Отрывки из очерка Николая Гоголя «Светлое воскресение», из завершительной главы гоголевской книги «Выбранные места из переписки с друзьями» нам читал протоиерей Игорь Пчелинцев, клирик Русской духовной миссии в Иерусалиме.

Скажу ещё, пользуясь случаем, что подворье с храмом расположено на месте погребения праведной Тавифы, воскрешенной апостолом Петром, а основание храму было положено в 1888 году, в присутствии Великих Князей Сергея и Павла Александровичей Романовых и Великой Княгини Елисаветы Феодоровны...

Путешествуя по Святой Земле, Гоголь писал своему другу, поэту Жуковскому в феврале 1850-го года: «...Повсюду и на всем видел я только признаки явные того, что все эти ныне обнаженные страны, и преимущественно Иудея (ныне всех бесплоднейшая), были действительно землей млека и мёда. По всем горам высечены уступы — следы некогда бывших виноградников, и теперь даже стоит только бросить одну горсть земли на эти обнаженные каменья, чтобы показались на ней вдруг сотни растений и цветов: столько влажности, необходимой для прозябенья, заключено в этих бесплодных каменьях! Но никто из нынешних жителей ничего не заводит, считая себя кочевыми, преходящими, только на время скитающимися в сей пораженной Богом стране. Только в Яффе небольшое количество дерев ломится от тягости плодов, поражая красотой своего роста...»

Теперь, как мы знаем, древняя Яффа выглядит так же, как во времена Гоголя, но русского храма тогда ещё не было.


Историкам литературы известно, что Гоголь бережно хранил в своём архиве произведения некоторых своих современников. Таковым оказался русский поэт, проживший очень долгую жизнь (двух лет он, современник Пушкина, не дотянул до века двадцатого) — Яков Петрович Полонский, любимейший, кстати сказать, поэт Корнея Чуковского.

И — напомним — автор почти народной песни — «Мой костёр в тумане светит».

«...Недавно нам случилось рассматривать бумаги, оставшиеся после Гоголя, — писал Николай Некрасов. — Между прочим, Гоголь имел привычку выписывать для себя каждое стихотворение, которое ему нравилось, не справляясь, кто его автор. В числе стихотворений, выписанных его собственною рукою, мы нашли стихотворение господина Полонского. Вот оно для любопытных: Пришли и стали тени ночи / На страже у моих дверей! / Смелей глядит мне прямо в очи / Глубокий мрак ее очей...»

Прервём цитирование добросердечной некрасовской рецензии и послушаем удивительное стихотворение Якова Полонского, посвященное пасхальной теме.

▶ **УСЛОВИЕ ЗАДАНИЯ**
Ответьте на вопросы по тексту о Гоголе.
(a) В каком году было положено основание храму на подворье?
(b) Кому Гоголь писал в феврале 1850 года, путешествуя по Святой Земле?
(c) Кто писал о том, что среди бумаг Гоголя нашлось стихотворение Полонского?
Записи, приведённые дальше, здесь никакой роли не играют.

▶ **ВЫДЕРЖКИ ИЗ ЗАПИСЕЙ**
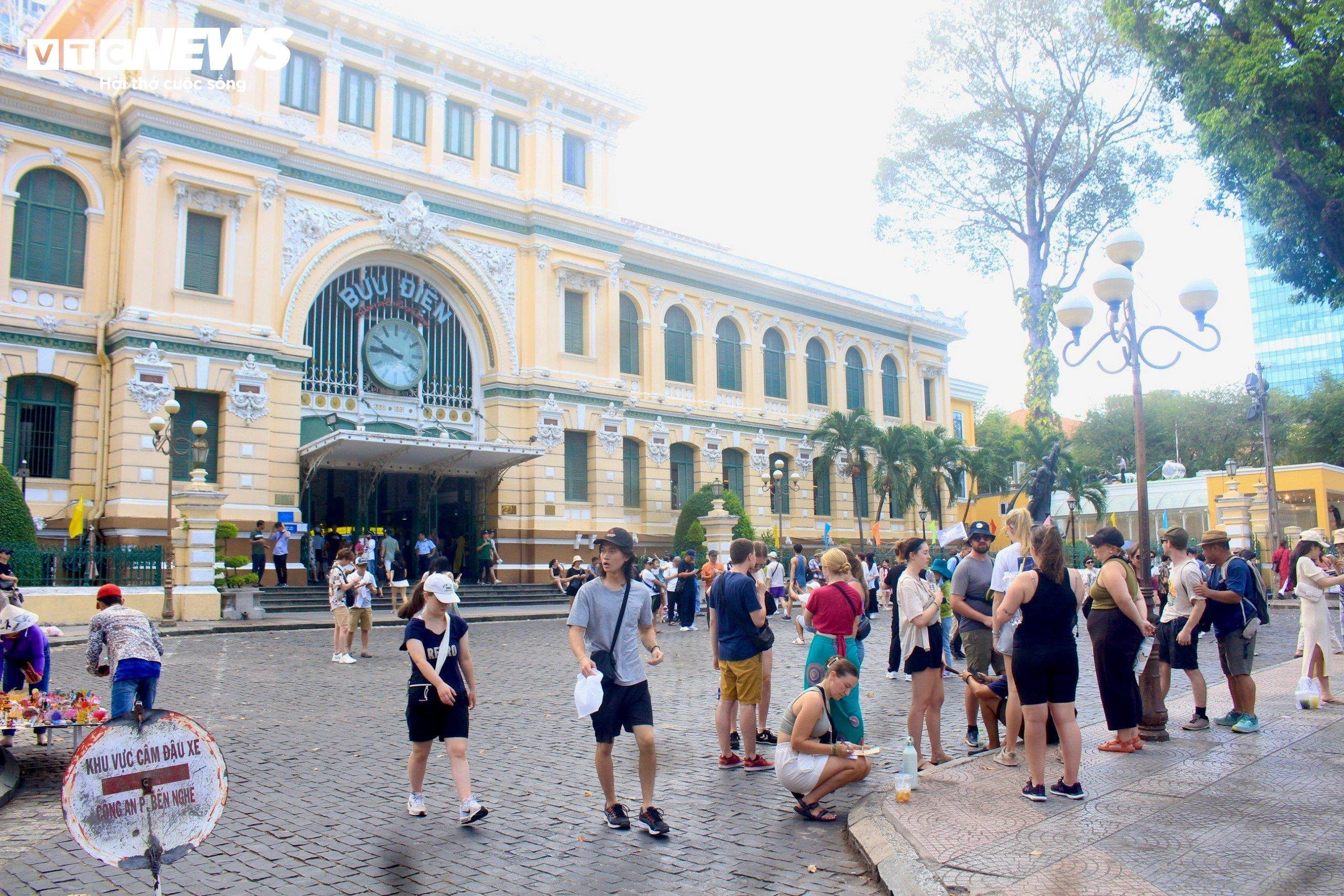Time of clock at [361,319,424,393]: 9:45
---
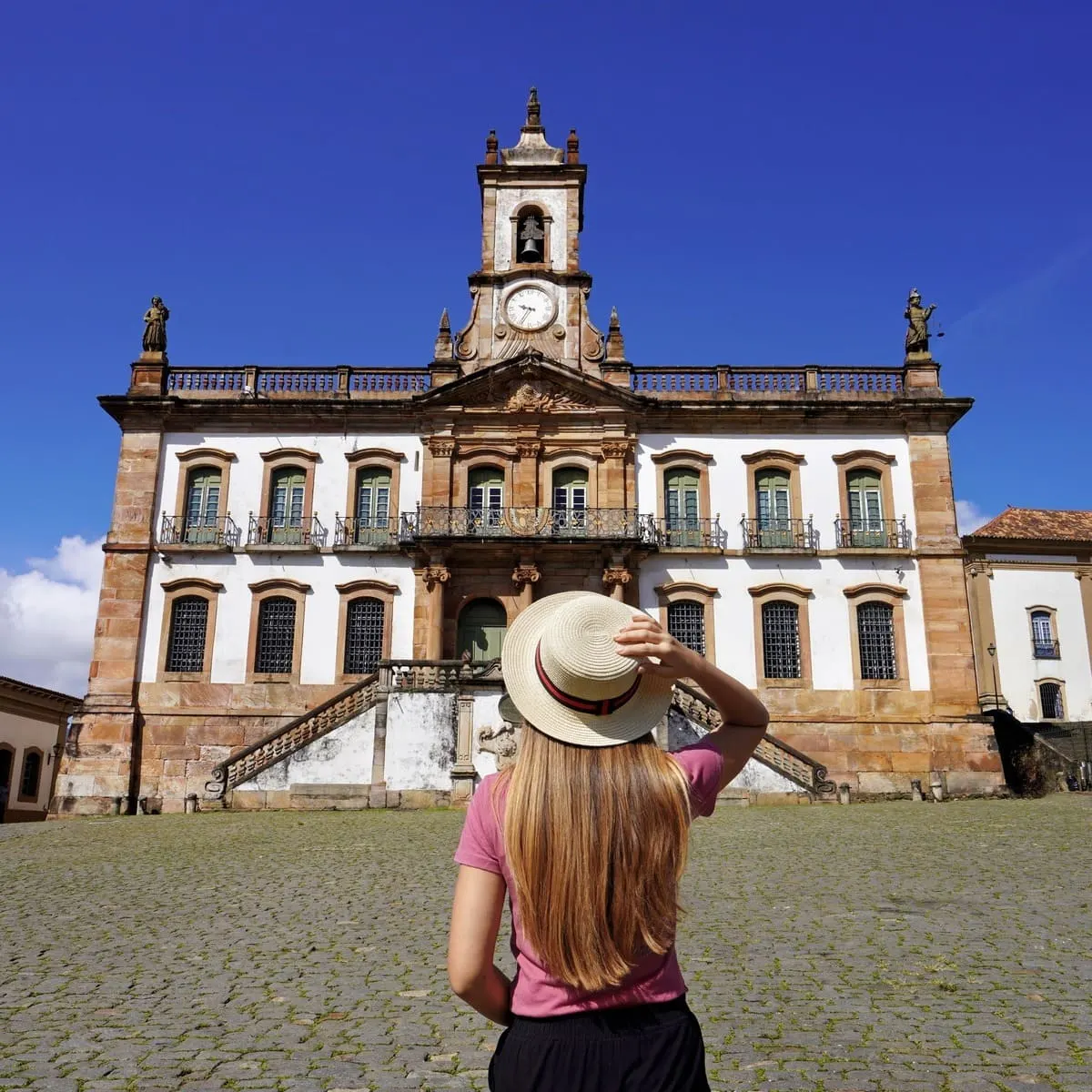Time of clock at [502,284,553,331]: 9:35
==
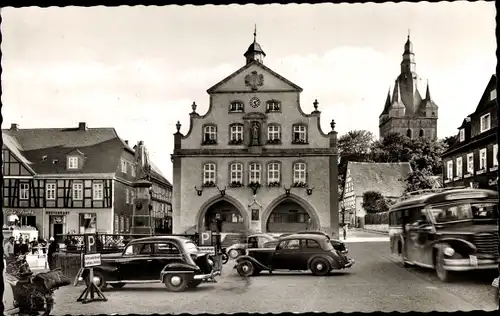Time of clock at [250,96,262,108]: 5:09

▶ **ВЫПОЛНЕННОЕ ЗАДАНИЕ**
(a) В 1888 году.
(b) Своему другу, поэту Жуковскому.
(c) Николай Некрасов.